Had fun with this interview with Testing Circus…enjoy!
1. Tell us about your journey to becoming a software tester. How did it start and how this has been so far? Was it planned or by accident?
I think of the start of my testing “career” was when I joined a company called Spherion which had a Software Quality Management practice which specialized in testing. They had written a methodology, training, and a support network you could tap into for advice and mentoring. Their approach was basically the V-model and very rigid with lots of documentation filled with wonderful stuff like “phase containment” and test case counting.
Working my way up through the ranks from a test analyst, to automation engineer, to test manager, to practice director, I had to learn all that stuff well enough to go into the business-side of running a testing practice. That’s very helpful now as I know the arguments for factory style commoditized testing inside and out, as I’ve used them all!
2. When did you realize your passion was software testing?
My passion for testing has always been there, but I think the biggest shift I’ve seen in my approach to testing and managing testers came at Barclays when it really hit me that we are in the knowledge business not manufacturing. I think that is one of most common (and harmful) mistakes that testers and people in IT make when it comes to testing.
Managing people who use their brains to creatively solve problems takes a complete paradigm shift in how you communicate and motivate them. The mistakes I’ve made in the past are not giving people enough autonomy to get their work done and removing fear from the organization structure. Fear is like an odorless, colorless gas that seeps under the door and before you know it, everyone is asleep. In all honesty, I’ve found that the more transparent I’ve been with people on strategy, operations, finances, etc. has actually made my attrition rates go down!

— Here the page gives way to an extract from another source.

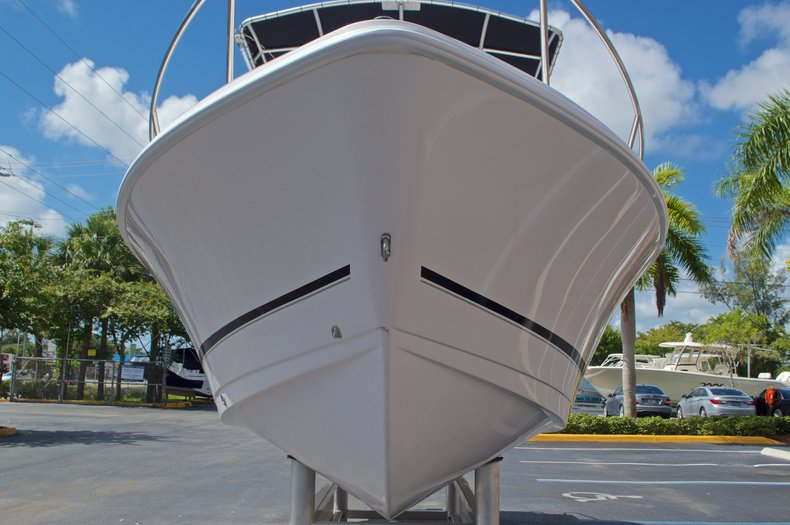 Thumbnail 3 for Used 2002 Pro-Line 22 Sport boat for sale in West Palm Beach, FL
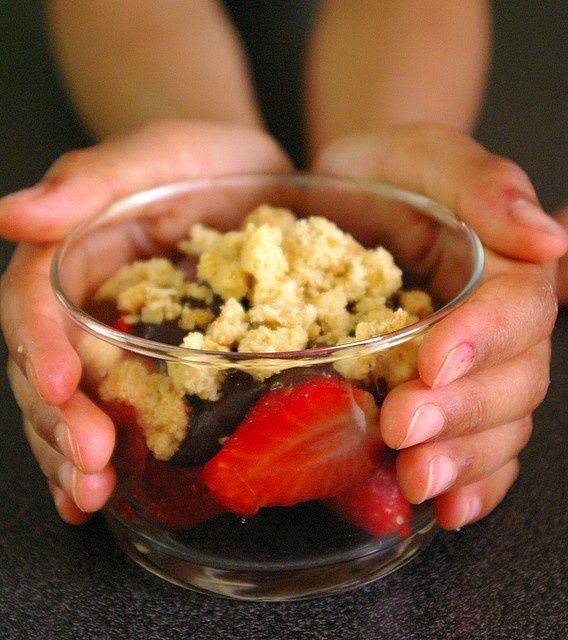 crumble_chocolat__aux_fraises__5_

That runs directly counter to the prevailing HR policy of telling people what YOU think they need to know to try to manage them better. My policy is tell them everything and let them manage their own expectations.
3. Do you regret being associated with software testing today? Given a chance would you move from testing to any other field in IT?

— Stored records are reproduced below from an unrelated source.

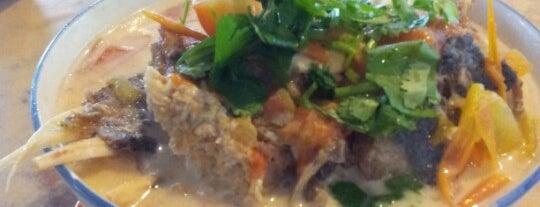 Fatt Kee Seafood Restaurant 發記魚雜 is one of Kota Kinabalu.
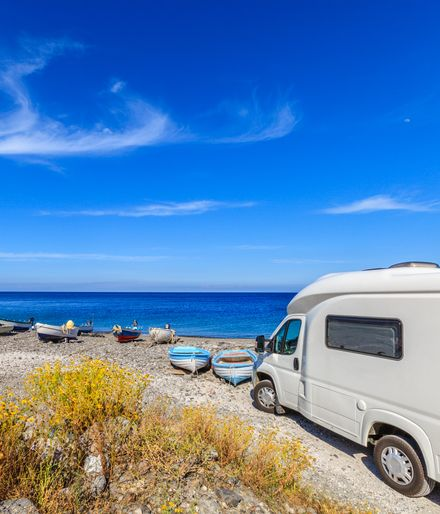 camping italien infos tipps angebote adac reisen. Black Bedroom Furniture Sets. Home Design Ideas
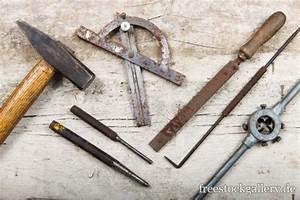 Altes Werkzeug Holzbearbeitung : altes werkzeug aus metall ~ Watch28wear.com Haus und Dekorationen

Regrets? Never! You regret the things you don’t do, so I would never say I regretted getting involved in software testing. If I had to do things differently, I’m not sure what it would be from a career perspective. I have always been an opportunist, whether it’s moving to London to start up a testing practice despite never having been to the UK or moving my whole family to Singapore when I joined Barclays.

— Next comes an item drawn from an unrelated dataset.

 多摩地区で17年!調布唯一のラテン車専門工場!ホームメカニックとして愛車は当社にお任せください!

I’m also one of those people who really love our usiness, so I haven’t ever wanted to do any other role and I’m fortunate enough to have a great job that allows me to dive into things when I want, whether it is technology, tools, people or operational stuff.
4. You recently received the Software Test Professionals 2013 STP Luminary Award. Can you briefly go over what that award is?
The award, aside from being flattering beyond belief, describes a luminary as “someone who has inspired others by their actions and the results of those actions on the profession”. Every person nominated for the award has contributed a tremendous amount to the software testing industry, and I am grateful to be counted among their ranks. I am also fortunate to be one of those people who love my industry and have a great job where I get to work with talented colleagues who inspire me every day, so this award would mean nothing without their contribution.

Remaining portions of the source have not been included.